-- BEGIN SELECTED EXTRACT --
Hushovd: I'm proof that riders could win clean in Lance Armstrong era

Thor Hushovd has reiterated his belief that wining clean during a period of widespread doping in professional cycling was possible. The Norwegian was speaking during a press conference to publicise the release of his autobiography.

The recently retired 36-year-old faced questions relating to his career but others, including fellow ex-professionals Lance Armstrong and Christophe Bassons.

All three riders’ careers overlapped, with Bassons – seen as bastion of clean cycling by many due to his stance in the post-Festina era – vilified by a number of his former colleagues.

Hushovd’s autobiography was provided to a selection of the Norwegian national press on Wednesday and the immediate talking point centred around a short conversation he had held with Lance Armstrong in 2011. It’s alleged that the American told Hushovd "all of us did it", during a chat about doping.

Hushovd kept the conversation private until the revelation appeared in his book. He immediately faced criticism from the Norwegian anti-doping authorities for withholding the information.

Bassons was brought up during Hushovd’s press conference by one national journalist as an example of a clean rider forced out of the sport for speaking out against doping. Bassons has stated before that it was almost impossible for him win clean during his career, something that Hushovd altogether disagreed with.

“He probably had a rough time when riding, but he should also have the guts to look at himself. Because, he has said it was impossible to compete at top level [chasing wins, ed.] without using doping. Then he has to look at himself: Did he do a good enough job? Was his talent big enough? Did he eat the right food? He must look himself in the mirror. I’ve never seen anyone ask him those questions. Because it is possible. I did it,” Hushovd said.
-- END SELECTED EXTRACT --
-- BEGIN DATA SECTION --
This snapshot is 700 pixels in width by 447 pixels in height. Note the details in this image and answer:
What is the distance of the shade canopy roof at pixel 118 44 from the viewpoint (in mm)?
-- END DATA SECTION --
## WHAT IS ASKED
1) Write out the passage of the Hushovd article starting at "The recently retired" and ending at "his former colleagues.".
2) For each statement, tell whether the Hushovd article agrees, answering yes or no and quoting the words from the article that decide it.
(a) Hushovd is 36 years old and recently retired.
(b) Hushovd made his 2011 conversation with Armstrong public soon after it took place.
(c) Hushovd shared Bassons's view that winning clean was almost impossible.
3) Extend the Hushovd article past its final sentence.
The listing has no connection to the Hushovd article.

## ANSWER SET
1)
The recently retired 36-year-old faced questions relating to his career but others, including fellow ex-professionals Lance Armstrong and Christophe Bassons.

All three riders’ careers overlapped, with Bassons – seen as bastion of clean cycling by many due to his stance in the post-Festina era – vilified by a number of his former colleagues.

2)
(a) Yes: "The recently retired 36-year-old"
(b) No: "Hushovd kept the conversation private until the revelation appeared in his book."
(c) No: "something that Hushovd altogether disagreed with"

3)
“I left the quit Tour of California when Lance sent me a text message. He asked me to come to Hollywood where he got me a hotel room. And then…. We had nice weekend. Out of the blue he said: 'Thor, let’s face it. Everybody did it'. I was surprised. He said that in a private setting.”

Hushovd was asked by the gathering press as to why he chose to keep the conversation private, and didn’t pass the information onto relevant authorities.

“This was at the peak of my career, in 2011. I had the rainbow jersey. And I don’t think it is… I don’t think it is my job to,” he said.

“Maybe I could’ve told the anti-doping bodies. But I don’t think it is my job to. And they were already working a lot on this issue at the time. If this would’ve happened again, I would probably have done the same thing. I’ve chosen to handle doping related issues in my own way during my career.”

“If I had said that Lance did this, there wouldn’t have been a lot left of me. I was supposed to ride a bike. That’s my job. And I’ve done it pretty well now and then. Others will have to discover who doped or not. That issue I raise in my book as well. Why doesn’t the anti-doping government catch those who cheat? I think that’s worth raising questions about.”

Hushovd has mixed feelings on Armstrong’s legacy. The American was stripped of his seven Tour de France wins in 2012 following a long investigation by USADA into the doping regime and culture at US Postal. While Armstrong decided at the time not to face the charges brought against him he has repeatedly claimed that the peloton as a whole practiced in doping – a point that is debatable given the stance of riders like Bassons, while on the other hand the long list of doping investigations and positives that have taken down a large number of riders.

“Lance had a Hollowood status, and 'built' the sport in important countries as USA, Canada, England and Australia. That happened because of Lance. He raised the popularity of the sport. This was a pretty simple, traditional sport, then he came with his story. That’s why I write that,” Hushovd said when asked about the American’s legacy.

He was then asked whether doping to win seven Tour irreparably damaged the sport.

“Yes. But he has contributed to building of the sport. I don’t defend what he did, I’m one of those riders who cried while climbing mountains because of Lance and the other dopers.”

Thanks to Anders K. Christiansen, who helped with this report.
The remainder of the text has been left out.